WHAT THE TASK REQUIRES →
Pull out every line of the material below that contains the word "measurement", treating uppercase and lowercase letters as different.

DATA SUPPLIED →

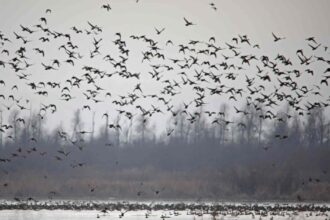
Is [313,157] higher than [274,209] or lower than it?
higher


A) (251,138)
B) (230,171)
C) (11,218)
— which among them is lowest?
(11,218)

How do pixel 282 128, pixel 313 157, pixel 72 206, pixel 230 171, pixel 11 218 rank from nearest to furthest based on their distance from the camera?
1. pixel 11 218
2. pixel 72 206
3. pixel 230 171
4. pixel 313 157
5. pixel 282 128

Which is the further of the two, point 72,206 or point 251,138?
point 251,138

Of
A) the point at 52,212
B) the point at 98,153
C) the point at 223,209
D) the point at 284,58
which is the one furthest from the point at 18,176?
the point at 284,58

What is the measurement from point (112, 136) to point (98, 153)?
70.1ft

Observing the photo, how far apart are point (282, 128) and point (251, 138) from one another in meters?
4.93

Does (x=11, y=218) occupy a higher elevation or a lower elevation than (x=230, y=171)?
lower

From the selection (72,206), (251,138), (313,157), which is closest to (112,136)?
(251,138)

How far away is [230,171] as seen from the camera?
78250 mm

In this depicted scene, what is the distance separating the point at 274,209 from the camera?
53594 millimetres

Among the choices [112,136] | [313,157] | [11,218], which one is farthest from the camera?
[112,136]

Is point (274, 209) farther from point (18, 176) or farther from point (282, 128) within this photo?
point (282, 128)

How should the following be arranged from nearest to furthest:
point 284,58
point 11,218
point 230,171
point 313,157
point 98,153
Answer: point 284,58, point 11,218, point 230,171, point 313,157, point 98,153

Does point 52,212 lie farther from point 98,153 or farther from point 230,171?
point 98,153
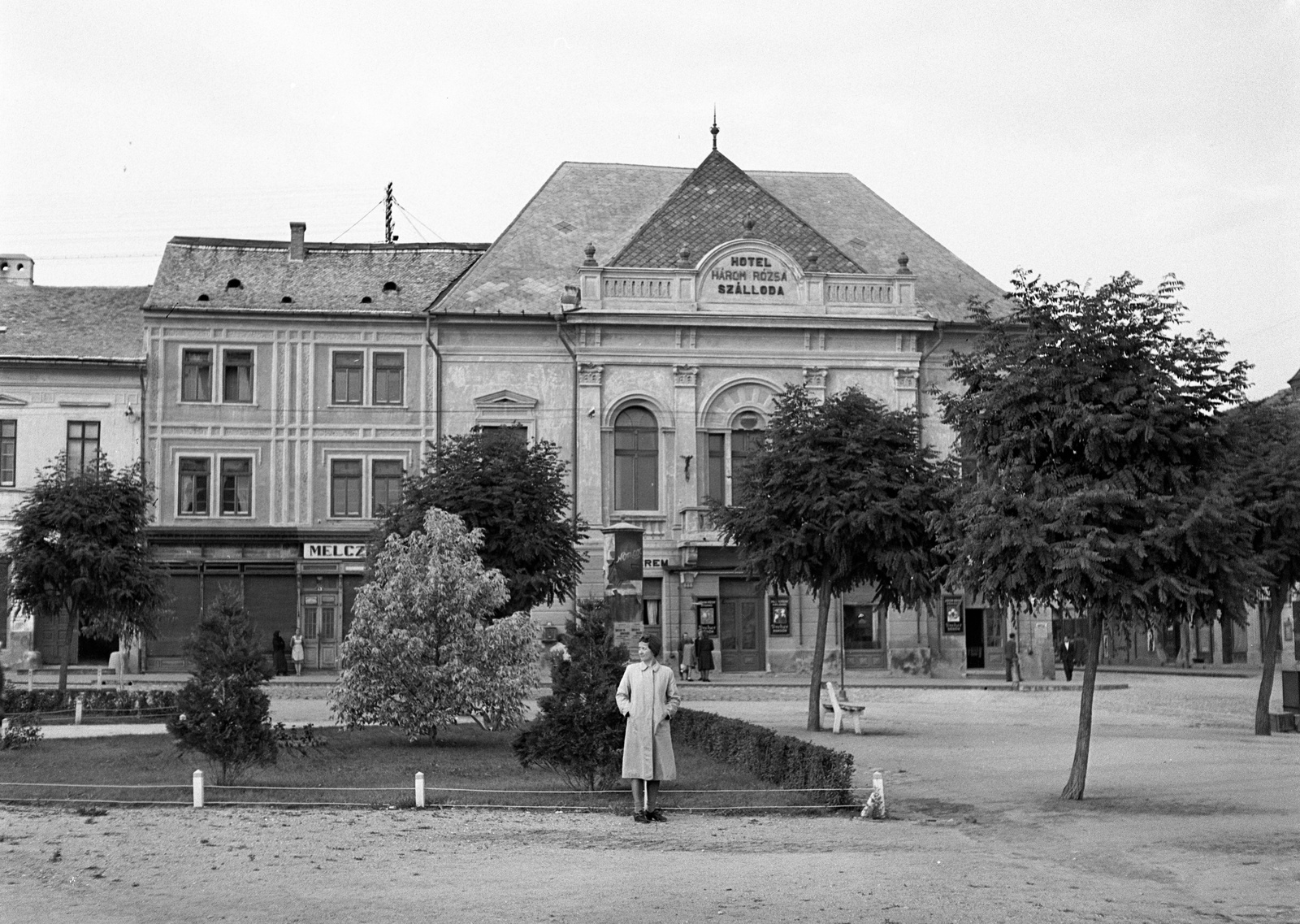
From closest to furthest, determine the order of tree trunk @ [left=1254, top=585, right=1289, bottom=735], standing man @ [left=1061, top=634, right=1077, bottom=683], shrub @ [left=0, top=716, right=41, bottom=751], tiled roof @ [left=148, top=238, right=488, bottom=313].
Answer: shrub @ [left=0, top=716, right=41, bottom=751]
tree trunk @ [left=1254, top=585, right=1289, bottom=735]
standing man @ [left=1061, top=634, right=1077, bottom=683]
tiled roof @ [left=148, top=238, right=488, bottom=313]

--

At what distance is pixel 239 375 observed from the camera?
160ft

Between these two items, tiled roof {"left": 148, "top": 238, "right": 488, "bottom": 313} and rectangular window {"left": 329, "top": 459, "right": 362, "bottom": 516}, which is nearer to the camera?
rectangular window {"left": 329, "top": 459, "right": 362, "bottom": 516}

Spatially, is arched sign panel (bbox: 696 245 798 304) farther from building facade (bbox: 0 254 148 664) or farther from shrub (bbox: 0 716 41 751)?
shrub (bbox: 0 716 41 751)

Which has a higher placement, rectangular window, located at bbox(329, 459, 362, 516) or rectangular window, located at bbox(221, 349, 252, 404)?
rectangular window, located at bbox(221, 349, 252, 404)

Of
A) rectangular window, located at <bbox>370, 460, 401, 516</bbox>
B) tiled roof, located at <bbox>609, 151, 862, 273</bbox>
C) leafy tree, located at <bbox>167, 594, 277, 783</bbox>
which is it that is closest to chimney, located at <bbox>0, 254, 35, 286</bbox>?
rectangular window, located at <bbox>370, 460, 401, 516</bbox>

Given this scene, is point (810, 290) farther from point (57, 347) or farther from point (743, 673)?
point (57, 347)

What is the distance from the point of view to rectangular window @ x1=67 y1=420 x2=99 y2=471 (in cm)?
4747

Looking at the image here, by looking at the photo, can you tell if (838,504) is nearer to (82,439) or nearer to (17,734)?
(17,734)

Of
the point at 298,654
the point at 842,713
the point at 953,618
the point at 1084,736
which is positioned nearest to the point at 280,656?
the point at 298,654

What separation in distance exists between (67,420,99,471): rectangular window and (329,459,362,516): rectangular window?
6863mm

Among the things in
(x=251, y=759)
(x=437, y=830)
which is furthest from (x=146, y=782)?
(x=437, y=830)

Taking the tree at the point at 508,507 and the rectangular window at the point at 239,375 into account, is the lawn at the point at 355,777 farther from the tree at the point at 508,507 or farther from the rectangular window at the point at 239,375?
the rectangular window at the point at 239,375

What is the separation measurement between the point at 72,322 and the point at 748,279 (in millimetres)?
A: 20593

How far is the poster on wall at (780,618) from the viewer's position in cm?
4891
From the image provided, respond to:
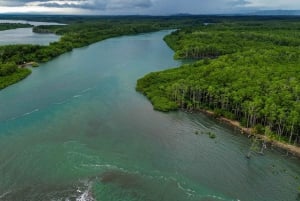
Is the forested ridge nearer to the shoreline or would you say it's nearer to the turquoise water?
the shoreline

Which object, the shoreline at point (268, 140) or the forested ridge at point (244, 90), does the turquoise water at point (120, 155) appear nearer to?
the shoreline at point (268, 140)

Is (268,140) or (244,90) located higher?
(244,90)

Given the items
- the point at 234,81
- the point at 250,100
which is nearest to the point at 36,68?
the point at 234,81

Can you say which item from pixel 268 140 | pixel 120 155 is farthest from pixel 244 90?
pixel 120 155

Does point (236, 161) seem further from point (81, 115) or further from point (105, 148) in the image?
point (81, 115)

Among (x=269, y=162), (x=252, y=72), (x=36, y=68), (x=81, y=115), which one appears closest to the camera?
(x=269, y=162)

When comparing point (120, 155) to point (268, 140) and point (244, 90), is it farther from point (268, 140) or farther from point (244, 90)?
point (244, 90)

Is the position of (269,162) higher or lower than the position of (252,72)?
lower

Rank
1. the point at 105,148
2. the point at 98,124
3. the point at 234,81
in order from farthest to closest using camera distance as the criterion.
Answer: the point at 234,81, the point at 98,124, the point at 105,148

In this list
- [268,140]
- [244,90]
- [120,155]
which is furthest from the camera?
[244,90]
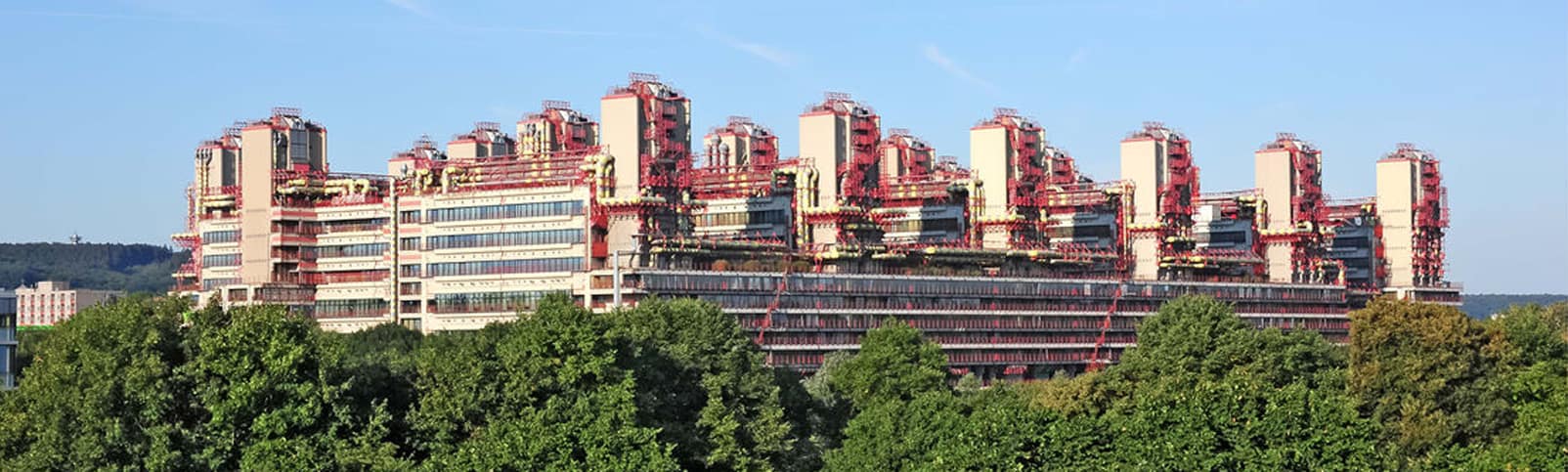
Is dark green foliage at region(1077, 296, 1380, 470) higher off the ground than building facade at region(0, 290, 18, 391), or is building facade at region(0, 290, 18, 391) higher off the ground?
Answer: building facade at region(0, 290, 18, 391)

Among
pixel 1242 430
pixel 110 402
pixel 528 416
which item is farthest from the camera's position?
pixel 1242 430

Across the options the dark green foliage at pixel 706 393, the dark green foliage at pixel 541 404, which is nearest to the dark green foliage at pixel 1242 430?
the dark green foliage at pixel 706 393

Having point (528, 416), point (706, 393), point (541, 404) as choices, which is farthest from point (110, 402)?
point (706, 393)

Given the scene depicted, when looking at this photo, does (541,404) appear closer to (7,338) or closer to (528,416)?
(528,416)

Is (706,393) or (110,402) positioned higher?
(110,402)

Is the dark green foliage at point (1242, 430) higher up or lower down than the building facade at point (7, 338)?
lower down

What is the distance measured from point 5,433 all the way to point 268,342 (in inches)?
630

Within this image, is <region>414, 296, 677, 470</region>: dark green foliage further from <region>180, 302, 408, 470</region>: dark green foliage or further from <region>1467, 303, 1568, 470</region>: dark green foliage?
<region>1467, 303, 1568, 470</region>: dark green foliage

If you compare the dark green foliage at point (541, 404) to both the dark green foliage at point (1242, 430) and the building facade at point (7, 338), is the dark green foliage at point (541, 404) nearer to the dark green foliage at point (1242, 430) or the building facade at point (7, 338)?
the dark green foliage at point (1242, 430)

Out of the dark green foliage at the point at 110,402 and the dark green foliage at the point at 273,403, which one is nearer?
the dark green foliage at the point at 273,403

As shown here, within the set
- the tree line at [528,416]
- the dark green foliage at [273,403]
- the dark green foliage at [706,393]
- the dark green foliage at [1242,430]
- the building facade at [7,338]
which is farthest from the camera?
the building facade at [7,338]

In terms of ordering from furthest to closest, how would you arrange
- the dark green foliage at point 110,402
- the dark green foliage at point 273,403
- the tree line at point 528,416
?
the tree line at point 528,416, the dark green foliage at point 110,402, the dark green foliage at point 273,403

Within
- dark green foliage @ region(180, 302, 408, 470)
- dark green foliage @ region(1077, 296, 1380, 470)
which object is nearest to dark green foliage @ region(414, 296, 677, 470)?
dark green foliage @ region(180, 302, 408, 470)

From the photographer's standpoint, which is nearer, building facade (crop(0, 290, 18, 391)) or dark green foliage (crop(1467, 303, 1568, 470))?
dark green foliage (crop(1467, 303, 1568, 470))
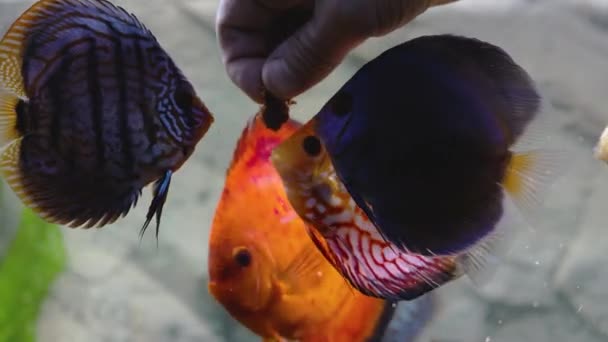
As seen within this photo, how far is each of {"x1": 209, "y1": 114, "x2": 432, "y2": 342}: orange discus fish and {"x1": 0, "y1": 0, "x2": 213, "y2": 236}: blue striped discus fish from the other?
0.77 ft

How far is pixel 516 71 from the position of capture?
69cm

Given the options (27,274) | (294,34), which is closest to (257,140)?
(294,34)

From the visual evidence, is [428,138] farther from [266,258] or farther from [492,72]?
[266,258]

ANSWER BELOW →
What is the measurement from point (112, 136) to point (98, 153)?
What is the separation measurement between the point at 72,322 and the point at 748,279 (in millimetres)?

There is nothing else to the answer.